‘Oh, wat sneu’, dacht Susan Blommers (19, biologie en medisch laboratoriumonderzoek) van damescordial Jenga, toen ze in Mare las dat Jan Hartstra (66) die al veertig jaar bij zijn oude vereniging Augustinus kwam eten opeens zijn eigen kostje moest koken. ‘Ik dacht meteen: kunnen we iets doen? Toen ik dat aan de rest van het cordial voorstelde, was iedereen meteen enthousiast.’
Voordat de coronacrisis uitbrak, at Hartstra elke dag buiten de deur.

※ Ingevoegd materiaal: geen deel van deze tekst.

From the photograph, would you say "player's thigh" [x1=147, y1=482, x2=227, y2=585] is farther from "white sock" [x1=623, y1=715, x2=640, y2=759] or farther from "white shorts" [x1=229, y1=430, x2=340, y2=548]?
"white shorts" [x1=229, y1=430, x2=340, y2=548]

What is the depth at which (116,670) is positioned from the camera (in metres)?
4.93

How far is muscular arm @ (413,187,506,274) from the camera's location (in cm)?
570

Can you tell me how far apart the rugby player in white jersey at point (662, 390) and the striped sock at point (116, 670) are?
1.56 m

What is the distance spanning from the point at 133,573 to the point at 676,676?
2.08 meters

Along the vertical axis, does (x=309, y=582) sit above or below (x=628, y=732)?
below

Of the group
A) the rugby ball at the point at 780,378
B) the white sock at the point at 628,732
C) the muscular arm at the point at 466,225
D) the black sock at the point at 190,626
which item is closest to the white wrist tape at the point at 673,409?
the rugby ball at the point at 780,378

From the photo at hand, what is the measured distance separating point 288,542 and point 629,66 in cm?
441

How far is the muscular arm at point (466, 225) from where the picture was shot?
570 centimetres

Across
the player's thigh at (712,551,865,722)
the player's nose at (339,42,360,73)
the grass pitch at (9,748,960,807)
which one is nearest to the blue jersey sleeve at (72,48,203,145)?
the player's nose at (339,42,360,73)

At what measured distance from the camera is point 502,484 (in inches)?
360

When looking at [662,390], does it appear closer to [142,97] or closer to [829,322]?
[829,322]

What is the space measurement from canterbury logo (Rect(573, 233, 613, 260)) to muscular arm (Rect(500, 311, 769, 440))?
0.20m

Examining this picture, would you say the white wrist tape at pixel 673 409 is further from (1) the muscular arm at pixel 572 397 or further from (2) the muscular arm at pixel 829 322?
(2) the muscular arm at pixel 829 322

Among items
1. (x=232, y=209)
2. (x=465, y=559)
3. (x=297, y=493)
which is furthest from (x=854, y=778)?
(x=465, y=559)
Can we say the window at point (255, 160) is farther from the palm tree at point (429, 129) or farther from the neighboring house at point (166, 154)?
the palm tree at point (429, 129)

Afwisselend ging hij naar Augustinus en Quintus of restaurants als La Bota en Einstein. ‘Maar dat valt nu allemaal weg’, verklaarde hij. ‘Ik vind het verschrikkelijk saai om alleen thuis te eten.’
Kleine moeite
‘We wisselen het koken af onder alle zestien cordialgenoten’, vertelt Blommers voor de deur van Hartstra’s woning. ‘Laura en ik brengen het steeds langs, zodat Jan niet elke keer met verschillende mensen in contact komt.’
Laura Gruijs (20, rechten): ‘We hebben alles zelf gemaakt, maar ik vind koken ook heel leuk.’

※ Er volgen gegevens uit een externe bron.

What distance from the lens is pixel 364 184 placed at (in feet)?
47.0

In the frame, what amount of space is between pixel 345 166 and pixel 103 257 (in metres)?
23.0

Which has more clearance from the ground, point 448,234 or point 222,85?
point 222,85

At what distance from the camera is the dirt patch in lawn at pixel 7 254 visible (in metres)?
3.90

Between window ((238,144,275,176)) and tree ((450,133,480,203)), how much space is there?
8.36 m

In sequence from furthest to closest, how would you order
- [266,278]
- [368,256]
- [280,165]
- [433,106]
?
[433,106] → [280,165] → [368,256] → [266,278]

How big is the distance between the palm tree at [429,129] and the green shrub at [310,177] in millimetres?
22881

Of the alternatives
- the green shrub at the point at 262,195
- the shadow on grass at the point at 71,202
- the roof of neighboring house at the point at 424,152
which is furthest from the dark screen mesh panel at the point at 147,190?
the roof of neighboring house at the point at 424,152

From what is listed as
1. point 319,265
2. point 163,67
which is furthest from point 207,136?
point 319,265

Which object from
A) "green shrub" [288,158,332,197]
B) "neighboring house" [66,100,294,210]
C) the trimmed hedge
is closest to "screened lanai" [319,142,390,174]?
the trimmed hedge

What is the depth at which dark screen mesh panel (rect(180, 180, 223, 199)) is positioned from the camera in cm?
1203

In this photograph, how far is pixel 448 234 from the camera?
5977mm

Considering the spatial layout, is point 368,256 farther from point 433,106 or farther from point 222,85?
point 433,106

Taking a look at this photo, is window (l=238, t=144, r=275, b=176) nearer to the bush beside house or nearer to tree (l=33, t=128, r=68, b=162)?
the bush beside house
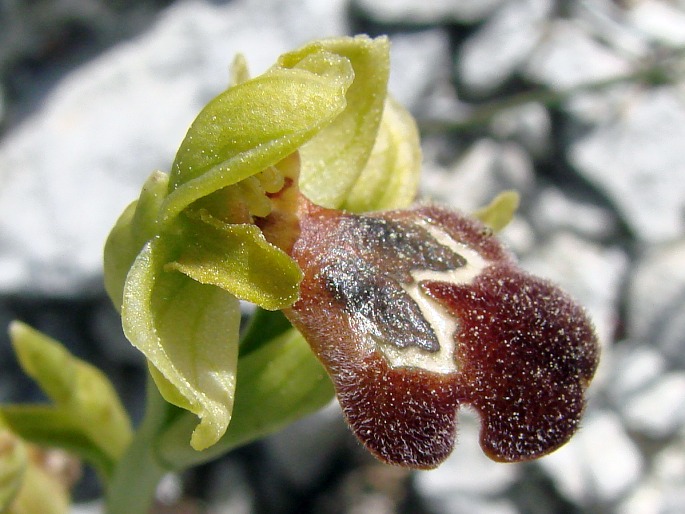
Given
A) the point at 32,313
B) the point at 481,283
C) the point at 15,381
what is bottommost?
the point at 15,381

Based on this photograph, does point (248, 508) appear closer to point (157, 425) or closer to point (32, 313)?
point (32, 313)

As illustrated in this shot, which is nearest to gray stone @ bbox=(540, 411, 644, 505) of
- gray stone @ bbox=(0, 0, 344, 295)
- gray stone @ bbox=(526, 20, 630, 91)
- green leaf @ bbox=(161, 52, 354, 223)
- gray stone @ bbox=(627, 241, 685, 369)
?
gray stone @ bbox=(627, 241, 685, 369)

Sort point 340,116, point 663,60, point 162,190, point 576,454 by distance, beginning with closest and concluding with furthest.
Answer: point 162,190
point 340,116
point 576,454
point 663,60

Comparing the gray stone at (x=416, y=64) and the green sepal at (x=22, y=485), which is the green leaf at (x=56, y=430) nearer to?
the green sepal at (x=22, y=485)

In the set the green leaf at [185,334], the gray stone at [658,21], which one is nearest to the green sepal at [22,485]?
the green leaf at [185,334]

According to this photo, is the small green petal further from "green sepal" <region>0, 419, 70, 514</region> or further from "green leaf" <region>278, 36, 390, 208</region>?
"green sepal" <region>0, 419, 70, 514</region>

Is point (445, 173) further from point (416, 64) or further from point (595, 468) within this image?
point (595, 468)

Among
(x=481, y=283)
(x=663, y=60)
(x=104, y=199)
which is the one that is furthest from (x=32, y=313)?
(x=663, y=60)
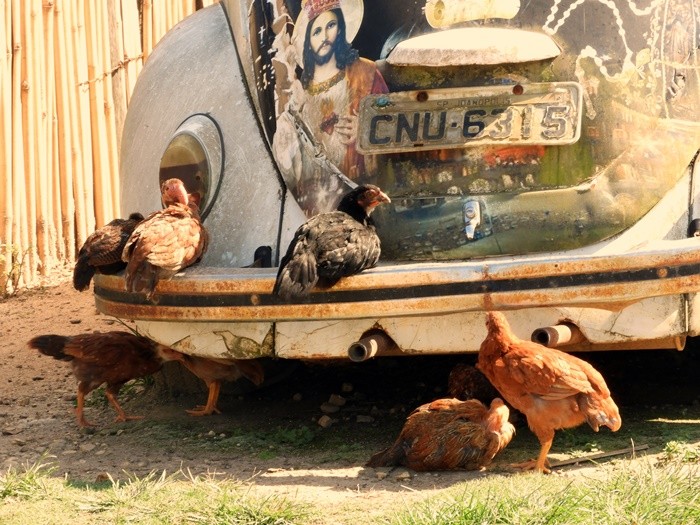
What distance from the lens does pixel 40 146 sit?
1034 centimetres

Blommers: ‘De vorige keer hadden we lasagne, een curry en tomatensoep gemaakt. Daar kon hij meerdere dagen van eten. Nu hebben we nasi meegenomen. Daar kan hij twee dagen mee vooruit. Het is voor ons een kleine moeite.’
De dames kennen Hartstra vrij goed van de avonden dat hij op Augustinus komt eten. Blommers: ‘Hij zit altijd aan de bar en knoopt altijd wel een gesprekje met mensen aan.’
Lastige vragen
Gruijs: ‘Altijd als we moeten scheppen (eten opscheppen in het restaurant, red.) is Jan er ook. Hij heeft vroeger ook rechten gestudeerd, net als ik nu. Hij stelt soms heel lastige vragen over dingen waar ik nog helemaal niks van snap.’
Blommers: ‘Of hij vertelt een verhaal over de geschiedenis van Augustinus.’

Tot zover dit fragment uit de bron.